= Passage for review =
········
In short, it’s thought that retinol in hair care can work by helping with absorption of other strand-strengthening ingredients, resetting the scalp, and aiding hair growth.
What are the potential dangers and downsides?
Like many new and experimental beauty practices, retinol in hair care has its potential issues—and not all experts are on board with its use just yet. “I really don’t see a benefit to using it on hair,” says Christine Hall, Aveda’s vice president of research and product development. Hall’s opinion is echoed by legendary British hairdresser Paul Edmonds, who notes that “retinol is known to increase cellular turnover, therefore [results] could end up looking like dandruff.”
It’s true that using retinol on your hair and scalp can potentially result in some unwanted side effects. Ironically, the most serious side effect of retinol that was reported on several years ago was actually hair loss. However, it’s important to note that this was when the ingredient was used in skin care and was often down to overuse. Lesser possible side effects can be similar to those when using retinol on your face, says Craig Taylor, creative director at London salon HARI’s. These include “redness, irritation, burning, itching, drying, and flaking of the skin.”
However, these are side affects that can be avoided or easily rectified in most cases through “less frequent applications and a reduction in the amount applied,” says Dr. Shapiro.
········
Collected data

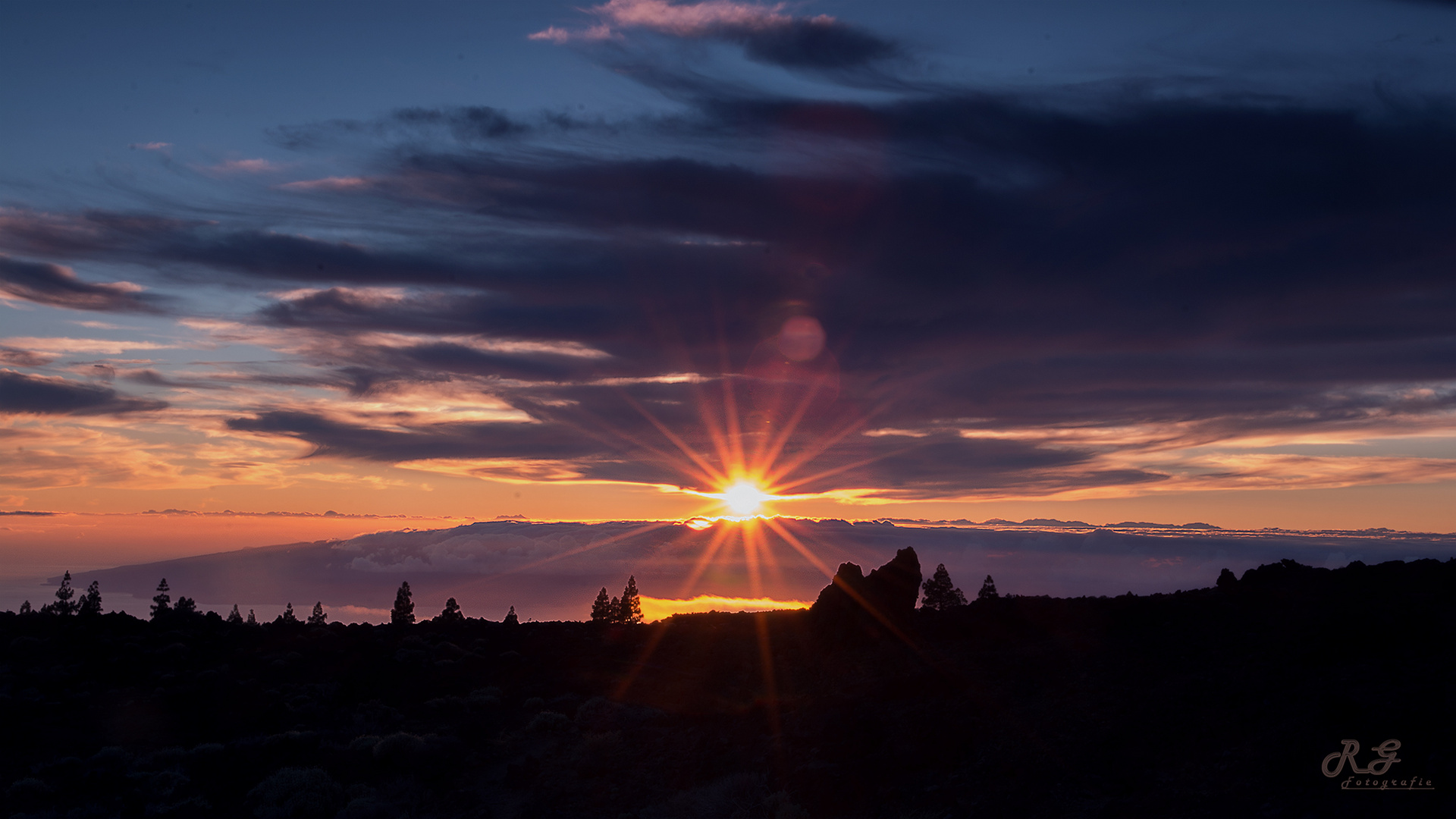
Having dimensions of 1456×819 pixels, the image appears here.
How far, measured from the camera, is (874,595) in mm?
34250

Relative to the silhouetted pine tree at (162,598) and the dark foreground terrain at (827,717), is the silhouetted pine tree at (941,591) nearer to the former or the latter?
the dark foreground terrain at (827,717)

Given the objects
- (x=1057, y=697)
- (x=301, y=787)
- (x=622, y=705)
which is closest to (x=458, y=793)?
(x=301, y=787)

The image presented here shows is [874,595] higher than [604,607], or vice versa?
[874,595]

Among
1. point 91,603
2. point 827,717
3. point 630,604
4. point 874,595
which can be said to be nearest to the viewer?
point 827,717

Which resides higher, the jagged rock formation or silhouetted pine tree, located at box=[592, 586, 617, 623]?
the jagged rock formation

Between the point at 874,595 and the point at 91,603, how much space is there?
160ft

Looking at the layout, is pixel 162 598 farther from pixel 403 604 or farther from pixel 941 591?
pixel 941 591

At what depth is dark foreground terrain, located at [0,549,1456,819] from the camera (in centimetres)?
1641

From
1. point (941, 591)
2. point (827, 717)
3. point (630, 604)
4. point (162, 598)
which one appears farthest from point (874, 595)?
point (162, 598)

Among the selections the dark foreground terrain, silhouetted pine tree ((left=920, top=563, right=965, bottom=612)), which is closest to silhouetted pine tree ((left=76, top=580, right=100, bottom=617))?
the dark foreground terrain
········
= What you will do =
A – Answer these questions using the passage on retinol in hair care.
(i) According to Paul Edmonds, what could the results of retinol end up looking like?
(ii) What was the most serious side effect of retinol reported several years ago?
(iii) What two changes does Dr. Shapiro say can avoid or rectify the side effects?
B – Output the part of the passage on retinol in hair care from "It’s true that" up to and including "says Dr. Shapiro.", copied with no changes.

= Answers to each task =
A –
(i) Dandruff.
(ii) Hair loss.
(iii) Less frequent applications and a reduction in the amount applied.

B –
It’s true that using retinol on your hair and scalp can potentially result in some unwanted side effects. Ironically, the most serious side effect of retinol that was reported on several years ago was actually hair loss. However, it’s important to note that this was when the ingredient was used in skin care and was often down to overuse. Lesser possible side effects can be similar to those when using retinol on your face, says Craig Taylor, creative director at London salon HARI’s. These include “redness, irritation, burning, itching, drying, and flaking of the skin.”
However, these are side affects that can be avoided or easily rectified in most cases through “less frequent applications and a reduction in the amount applied,” says Dr. Shapiro.